What pushed a simple Egyptian man to tie a military boot to his head and participate in protests in support of the country’s army? And what’s the idea behind these giant billboards in Lebanon showing a gigantic photo of a military boot and bearing the slogan “let it rule.” What was the elegant Syrian woman who protested in Berlin thinking when she hung a military boot around her neck?

Regardless how much these incidents imply our desperate need for mass psychotherapy, they are also symbolic of a new wave which aims to restore the role of military institutions. It implies that Arab military forces should replace the arbitrariness of political and social Islam with the arbitrariness of the military boot. The obsession with the image of a military boot and turning it into a national symbol is not a celebration of democracy, rather one form of suppression over another and a desire to choose the form of suppression and its tools.

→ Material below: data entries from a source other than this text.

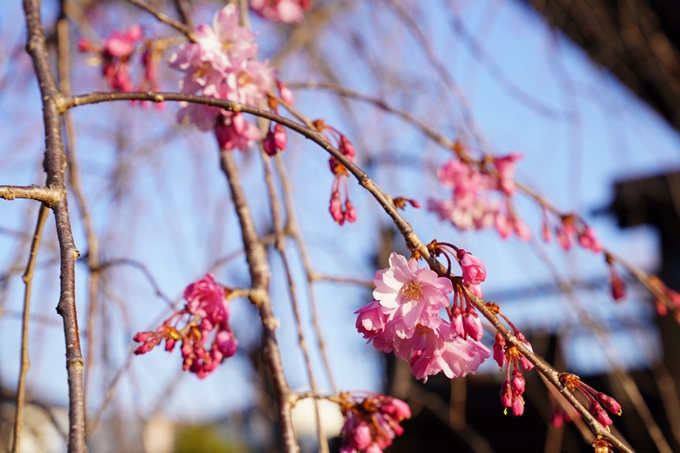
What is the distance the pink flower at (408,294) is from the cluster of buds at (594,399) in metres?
0.17

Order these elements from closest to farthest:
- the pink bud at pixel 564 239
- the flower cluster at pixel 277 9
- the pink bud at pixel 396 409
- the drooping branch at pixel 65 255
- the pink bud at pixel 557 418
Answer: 1. the drooping branch at pixel 65 255
2. the pink bud at pixel 396 409
3. the pink bud at pixel 557 418
4. the pink bud at pixel 564 239
5. the flower cluster at pixel 277 9

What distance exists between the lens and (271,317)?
4.08ft

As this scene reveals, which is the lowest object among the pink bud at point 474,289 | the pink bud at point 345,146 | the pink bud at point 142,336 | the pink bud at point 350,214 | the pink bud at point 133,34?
the pink bud at point 474,289

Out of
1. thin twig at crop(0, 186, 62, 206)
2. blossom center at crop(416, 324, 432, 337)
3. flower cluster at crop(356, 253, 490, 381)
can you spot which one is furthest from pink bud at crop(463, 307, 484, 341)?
thin twig at crop(0, 186, 62, 206)

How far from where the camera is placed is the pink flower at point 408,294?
83 cm

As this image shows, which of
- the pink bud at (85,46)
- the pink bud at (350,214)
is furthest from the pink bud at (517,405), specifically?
the pink bud at (85,46)

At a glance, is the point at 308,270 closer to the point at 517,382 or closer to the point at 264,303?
the point at 264,303

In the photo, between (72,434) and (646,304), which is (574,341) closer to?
(646,304)

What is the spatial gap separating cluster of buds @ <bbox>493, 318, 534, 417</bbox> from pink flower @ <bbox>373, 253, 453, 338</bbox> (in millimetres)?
82

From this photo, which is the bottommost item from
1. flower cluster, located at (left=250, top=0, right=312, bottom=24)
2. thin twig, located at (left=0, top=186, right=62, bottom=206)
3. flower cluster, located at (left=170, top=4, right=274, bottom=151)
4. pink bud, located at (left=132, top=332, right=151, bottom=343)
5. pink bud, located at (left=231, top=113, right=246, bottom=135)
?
pink bud, located at (left=132, top=332, right=151, bottom=343)

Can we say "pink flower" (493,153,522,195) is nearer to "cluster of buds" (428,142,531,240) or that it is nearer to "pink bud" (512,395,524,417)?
"cluster of buds" (428,142,531,240)

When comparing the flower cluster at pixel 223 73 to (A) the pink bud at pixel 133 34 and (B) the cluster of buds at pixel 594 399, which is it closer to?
(A) the pink bud at pixel 133 34

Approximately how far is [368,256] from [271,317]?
263 cm

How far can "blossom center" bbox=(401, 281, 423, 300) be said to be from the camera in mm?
843
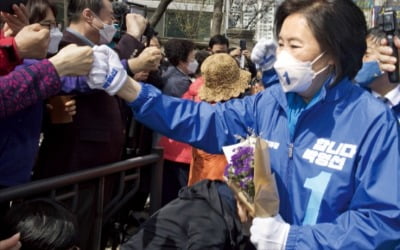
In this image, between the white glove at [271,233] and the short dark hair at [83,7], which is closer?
the white glove at [271,233]

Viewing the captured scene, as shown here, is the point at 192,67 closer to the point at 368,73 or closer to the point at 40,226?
the point at 368,73

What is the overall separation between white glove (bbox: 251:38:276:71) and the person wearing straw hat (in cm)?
109

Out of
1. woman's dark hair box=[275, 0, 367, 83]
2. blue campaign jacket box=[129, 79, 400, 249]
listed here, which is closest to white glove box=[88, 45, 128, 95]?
blue campaign jacket box=[129, 79, 400, 249]

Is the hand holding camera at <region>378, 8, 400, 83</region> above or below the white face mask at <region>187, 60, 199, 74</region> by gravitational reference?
above

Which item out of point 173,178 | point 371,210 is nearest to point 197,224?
point 371,210

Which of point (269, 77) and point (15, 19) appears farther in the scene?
point (269, 77)

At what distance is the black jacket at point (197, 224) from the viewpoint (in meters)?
2.63

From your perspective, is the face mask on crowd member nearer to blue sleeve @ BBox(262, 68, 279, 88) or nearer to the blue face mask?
blue sleeve @ BBox(262, 68, 279, 88)

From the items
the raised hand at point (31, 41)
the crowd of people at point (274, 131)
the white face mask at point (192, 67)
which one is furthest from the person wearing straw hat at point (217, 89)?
the raised hand at point (31, 41)

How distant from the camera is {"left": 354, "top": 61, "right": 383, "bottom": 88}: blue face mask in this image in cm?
300

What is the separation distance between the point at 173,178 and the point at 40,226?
2.95 m

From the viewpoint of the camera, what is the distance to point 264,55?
3.04m

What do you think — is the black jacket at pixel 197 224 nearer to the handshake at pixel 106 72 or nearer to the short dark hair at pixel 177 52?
the handshake at pixel 106 72

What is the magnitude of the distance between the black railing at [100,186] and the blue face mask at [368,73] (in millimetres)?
1206
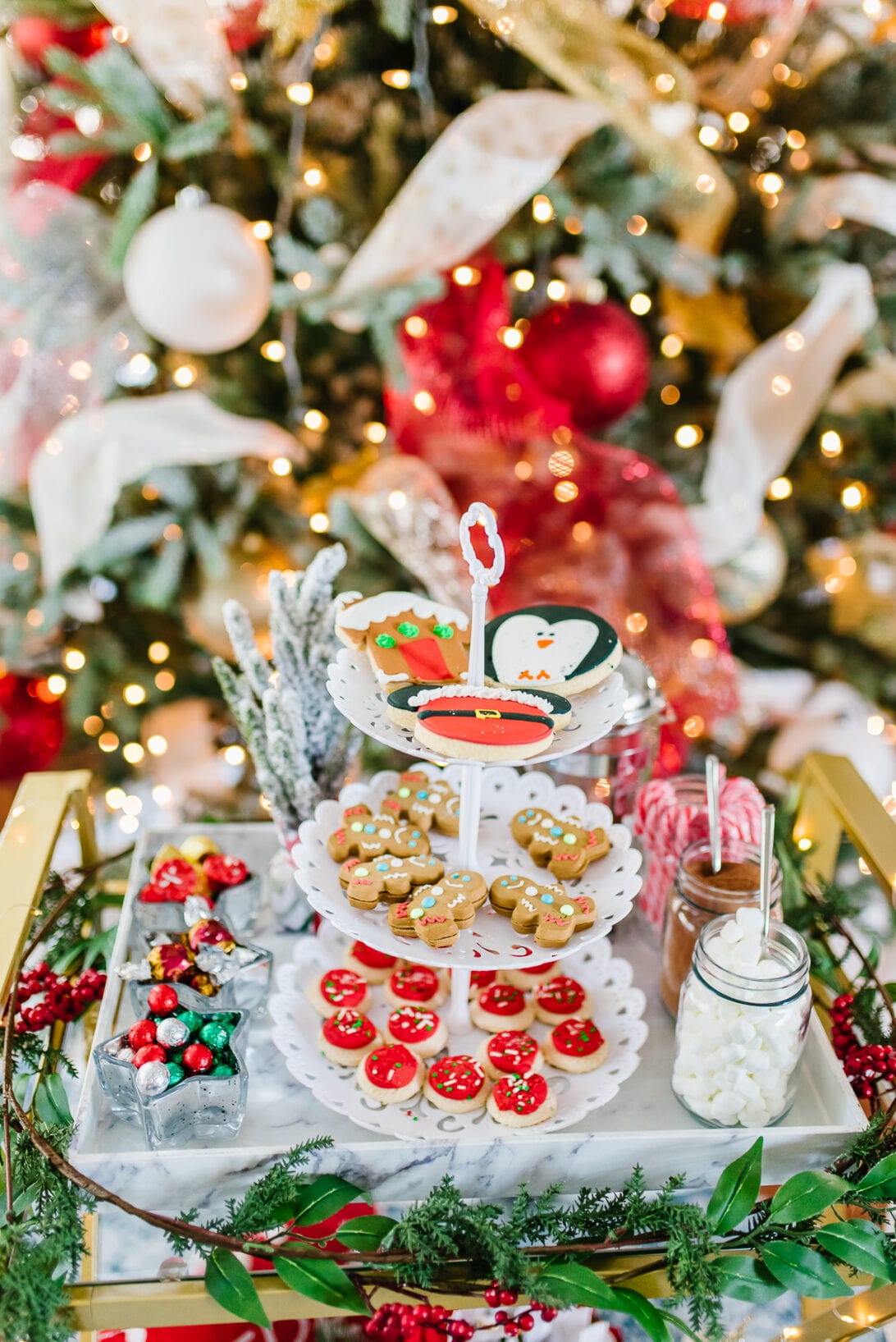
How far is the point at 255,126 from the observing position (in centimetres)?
163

We don’t want the Islamists to slaughter us, but is it acceptable for the military boot to stamp down on us? It’s as if we are not worthy of both, of being liberated from being stepped on with the boot and from being murdered in the name of religion.

The formula of replacing Islamists with military oppression is active and is being marketed in the realms of politics, society, culture and the media, especially as decades of military rule in our country have established a solid relationship among these apparatuses.

There are civilian elements in our societies cooperating with the military as a progressive alternative to the Islamists. These elites benefit from the media’s overwhelming presence to market this idea. How else can we explain the silence over the murder of 55 people during a confrontation with the army while protesting in support of ousted Egyptian President Mohamed Mursi? Calmness reigned over most of the Egyptian media, while TV hosts and journalists continued to commend the Egyptian army and to limit coverage of “evil acts” to the Muslim Brotherhood.

In Lebanon, during the Sidon clashes between the Lebanese army and Sheikh Ahmad al-Assir’s supporters, the media failed to mention that civilians were killed in the battle and that video tapes were leaked showing the Lebanese army torturing detainees, some of whom died as a result of beating and of being stepped on with army boots.

In Syria, news and photos of prominent army officers inaugurating a military boot monument in Latakia appear to be in total harmony with the regime’s rhetoric and practices.

It’s true that what applies to Egypt definitely doesn’t apply to Lebanon or Syria. But there’s a phenomenon invading us, and it’s similar to a psychological syndrome represented by elevating the army and making a soldier’s boots a sign of acceptance or rather a sign of celebration. It’s a boot, and it’s a military boot. Progressive countries celebrate the soldier’s service, not his boot. But in our region, the soldier stamps with his boot—an act usually carried out while accompanied with photos of abuse. The prices we paid for the army’s abuse after they reached power in Egypt, Iraq, Libya, Yemen and Syria are high.